According to the Christian Institute, which is representing Ashers, a Belfast court of appeal has decided to allow Attorney General John Larkin to present evidence at a hearing in May that Northern Ireland’s anti-discrimination laws impose unfair discrimination against those who hold certain religious beliefs.
Simon Calvert, deputy director of the institute, described the court case as a “legal, political and theological saga.”
In a preliminary hearing Thursday, Larkin said “there was a theological context to the way sexual orientation regulations were considered in the case,” the institute said.
“And judges led by Lord Chief Justice Sir Declan Morgan agreed there was a point of law that should be considered on the issue,” according to the institute.
“The attorney general has decided to intervene, using his constitutional power to raise questions about the validity of the legislation used against the [bakery owners] McArthurs,” Calvert noted. “And it is clear from the decision taken by the three judges, including the lord chief justice, that he has raised matters of importance.”
The Belfast Telegraph reported Morgan said, “We are satisfied that there is an issue about whether or not the relevant statutes give rise to direct discrimination issues which is more than frivolous and vexatious.”
A county court in Belfast ruled a year ago that the bakery discriminated against customer Gareth Lee by refusing to provide a cake celebrating a same-sex marriage, and the company was ordered to pay him about $750.
“Lawyers for the McArthurs are also expected to argue that they had protection under the European Convention on Human Rights,” the report said.
Larkin explained the “issue of political and religious discrimination is direct” and the ramifications are “potentially enormous.”
WND reported when the hearing in the case before the appeals court was suddenly postponed because of Larkin’s intervention.
At issue was whether the European Convention on Human Rights was being violated by the local regulation that could force people to advocate for homosexuality.
Testimony in the case at the lower court revealed the bakery owners didn’t know, or care, about any customer’s sexuality, but the requested message violated their Christian faith, and the European Convention on Human Rights gives them the right to refuse to put it on one of their cakes.
“I have changed my mind.
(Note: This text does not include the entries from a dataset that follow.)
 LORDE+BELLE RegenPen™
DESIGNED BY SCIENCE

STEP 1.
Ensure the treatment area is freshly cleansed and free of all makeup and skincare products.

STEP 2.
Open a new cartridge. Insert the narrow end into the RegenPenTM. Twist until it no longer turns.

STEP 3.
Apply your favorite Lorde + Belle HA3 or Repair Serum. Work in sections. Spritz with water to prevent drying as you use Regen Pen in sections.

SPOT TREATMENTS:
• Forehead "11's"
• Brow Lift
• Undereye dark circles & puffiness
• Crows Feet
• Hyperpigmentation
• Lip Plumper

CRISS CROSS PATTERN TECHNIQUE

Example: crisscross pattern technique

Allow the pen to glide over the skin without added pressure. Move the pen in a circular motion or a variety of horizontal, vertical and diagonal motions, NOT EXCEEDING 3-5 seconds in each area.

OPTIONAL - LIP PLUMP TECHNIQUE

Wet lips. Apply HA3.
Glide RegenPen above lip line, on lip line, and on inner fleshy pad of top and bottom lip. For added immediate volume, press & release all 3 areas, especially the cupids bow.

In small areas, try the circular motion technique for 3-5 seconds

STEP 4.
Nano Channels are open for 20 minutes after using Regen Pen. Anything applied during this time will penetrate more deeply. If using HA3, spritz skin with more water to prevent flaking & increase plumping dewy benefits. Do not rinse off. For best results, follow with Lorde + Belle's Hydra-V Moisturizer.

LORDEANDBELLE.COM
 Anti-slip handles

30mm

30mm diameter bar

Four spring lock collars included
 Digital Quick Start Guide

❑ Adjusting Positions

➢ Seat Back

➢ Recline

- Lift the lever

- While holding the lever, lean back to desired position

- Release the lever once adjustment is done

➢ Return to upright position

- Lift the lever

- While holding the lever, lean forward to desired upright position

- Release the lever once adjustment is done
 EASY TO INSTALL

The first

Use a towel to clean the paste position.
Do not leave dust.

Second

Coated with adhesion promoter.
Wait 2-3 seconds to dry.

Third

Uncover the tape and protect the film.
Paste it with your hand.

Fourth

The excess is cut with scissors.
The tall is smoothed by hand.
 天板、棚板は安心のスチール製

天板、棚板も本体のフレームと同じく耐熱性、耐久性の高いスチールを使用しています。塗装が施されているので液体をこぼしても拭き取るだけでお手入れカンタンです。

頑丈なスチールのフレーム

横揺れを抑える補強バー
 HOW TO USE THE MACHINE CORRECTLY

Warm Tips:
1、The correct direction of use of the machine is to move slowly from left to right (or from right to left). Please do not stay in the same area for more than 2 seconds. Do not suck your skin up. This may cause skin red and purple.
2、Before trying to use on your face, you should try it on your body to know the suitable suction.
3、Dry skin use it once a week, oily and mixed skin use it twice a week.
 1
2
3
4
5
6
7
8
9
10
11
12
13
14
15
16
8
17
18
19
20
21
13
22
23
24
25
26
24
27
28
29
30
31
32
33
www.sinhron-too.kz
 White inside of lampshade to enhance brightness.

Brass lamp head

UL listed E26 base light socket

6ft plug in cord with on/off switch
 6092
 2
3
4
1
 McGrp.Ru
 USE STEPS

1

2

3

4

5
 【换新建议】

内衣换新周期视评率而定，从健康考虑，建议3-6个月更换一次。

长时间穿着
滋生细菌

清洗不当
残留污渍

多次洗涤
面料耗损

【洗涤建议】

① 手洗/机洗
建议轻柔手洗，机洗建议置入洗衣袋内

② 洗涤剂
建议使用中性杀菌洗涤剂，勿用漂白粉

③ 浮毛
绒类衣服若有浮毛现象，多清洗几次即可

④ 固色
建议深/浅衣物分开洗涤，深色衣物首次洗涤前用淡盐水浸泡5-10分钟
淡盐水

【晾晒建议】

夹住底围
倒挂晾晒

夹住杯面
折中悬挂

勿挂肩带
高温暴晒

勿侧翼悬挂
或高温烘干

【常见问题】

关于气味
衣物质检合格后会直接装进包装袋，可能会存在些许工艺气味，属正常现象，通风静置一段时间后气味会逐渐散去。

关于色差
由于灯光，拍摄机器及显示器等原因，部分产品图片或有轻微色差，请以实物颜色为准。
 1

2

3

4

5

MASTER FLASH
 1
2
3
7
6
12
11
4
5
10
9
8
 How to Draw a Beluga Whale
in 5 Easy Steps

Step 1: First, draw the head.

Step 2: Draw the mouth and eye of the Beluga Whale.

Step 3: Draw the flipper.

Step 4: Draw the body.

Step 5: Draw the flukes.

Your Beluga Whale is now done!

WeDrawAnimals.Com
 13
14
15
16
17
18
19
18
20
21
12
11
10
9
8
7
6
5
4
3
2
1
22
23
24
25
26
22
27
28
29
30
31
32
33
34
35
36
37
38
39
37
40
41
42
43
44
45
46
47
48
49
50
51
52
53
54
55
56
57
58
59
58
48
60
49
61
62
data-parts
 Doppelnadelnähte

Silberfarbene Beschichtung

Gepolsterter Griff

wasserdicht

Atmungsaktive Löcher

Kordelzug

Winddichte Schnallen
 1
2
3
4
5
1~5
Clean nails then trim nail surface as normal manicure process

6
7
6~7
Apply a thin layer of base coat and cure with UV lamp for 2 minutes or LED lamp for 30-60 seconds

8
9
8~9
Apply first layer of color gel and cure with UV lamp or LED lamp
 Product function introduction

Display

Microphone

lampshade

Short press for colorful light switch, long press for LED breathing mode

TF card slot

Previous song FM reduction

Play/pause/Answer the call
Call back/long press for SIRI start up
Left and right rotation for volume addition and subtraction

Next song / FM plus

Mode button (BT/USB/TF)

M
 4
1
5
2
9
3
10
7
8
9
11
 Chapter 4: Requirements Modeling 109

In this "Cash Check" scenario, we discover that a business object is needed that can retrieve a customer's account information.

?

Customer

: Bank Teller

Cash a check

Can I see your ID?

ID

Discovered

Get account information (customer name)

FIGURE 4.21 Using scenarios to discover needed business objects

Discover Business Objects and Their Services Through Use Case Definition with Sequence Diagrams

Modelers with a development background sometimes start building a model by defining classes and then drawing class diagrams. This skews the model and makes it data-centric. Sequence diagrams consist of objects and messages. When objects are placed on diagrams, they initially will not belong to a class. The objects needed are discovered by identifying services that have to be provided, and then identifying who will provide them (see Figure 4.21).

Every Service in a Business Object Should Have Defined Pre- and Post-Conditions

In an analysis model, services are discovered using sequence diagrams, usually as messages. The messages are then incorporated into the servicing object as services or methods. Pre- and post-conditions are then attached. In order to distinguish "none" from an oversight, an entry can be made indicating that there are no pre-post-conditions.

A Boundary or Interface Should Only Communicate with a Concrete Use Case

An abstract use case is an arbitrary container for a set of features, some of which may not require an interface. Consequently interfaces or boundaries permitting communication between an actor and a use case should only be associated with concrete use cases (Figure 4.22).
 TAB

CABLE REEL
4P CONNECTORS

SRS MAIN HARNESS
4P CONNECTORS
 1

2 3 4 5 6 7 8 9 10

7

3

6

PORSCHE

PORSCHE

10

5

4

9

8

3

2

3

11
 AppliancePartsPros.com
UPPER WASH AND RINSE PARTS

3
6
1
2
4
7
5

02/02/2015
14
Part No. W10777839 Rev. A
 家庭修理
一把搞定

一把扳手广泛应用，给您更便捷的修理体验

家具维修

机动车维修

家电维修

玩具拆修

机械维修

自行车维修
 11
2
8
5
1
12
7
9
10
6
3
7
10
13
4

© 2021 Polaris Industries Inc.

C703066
Much as I wish to defend the gay community, I also want to defend freedom of conscience, expression and religion,” he wrote.
He said the lower court’s ruling that found Ashers breached Northern Ireland’s Equality Act and Fair Employment and Treatment Order, which “prohibit discrimination in the provision of goods, facilities and services on the respective grounds of sexual orientation and political opinion” perhaps wasn’t the best result.
“It pains me to say this, as a long-time supporter of the struggle for LGBT equality in Northern Ireland, where same-sex marriage and gay blood donors remain banned. The equality laws are intended to protect people against discrimination. A business providing a public service has a legal duty to do so without discrimination based on race, gender, faith and sexuality.
“However, the court erred by ruling that [Gareth] Lee was discriminated against because of his sexual orientation and political opinions. … His cake request was refused not because he was gay, but because of the message he asked for. There is no evidence that his sexuality was the reason Ashers declined his order,” he wrote.
Such a conclusion is a bad precedent, he said.
He continued: “This raises the question: should Muslim printers be obliged to publish cartoons of Mohammed? Or Jewish ones publish the words of a Holocaust denier? Or gay bakers accept orders for cakes with homophobic slurs? If the Ashers verdict stands it could, for example, encourage far-right extremists to demand that bakeries and other service providers facilitate the promotion of anti-migrant and anti-Muslim opinions. It would leave businesses unable to refuse to decorate cakes or print posters with bigoted messages.”
Similar cases have arisen in the United States, where courts have fined, penalized, threatened and intimidated Christian business operators, including bakeries in Oregon and Colorado and a photographer in New Mexico, for refusing to promote homosexuality with their professional talents, as WND’s Big List of Christian Coercion shows.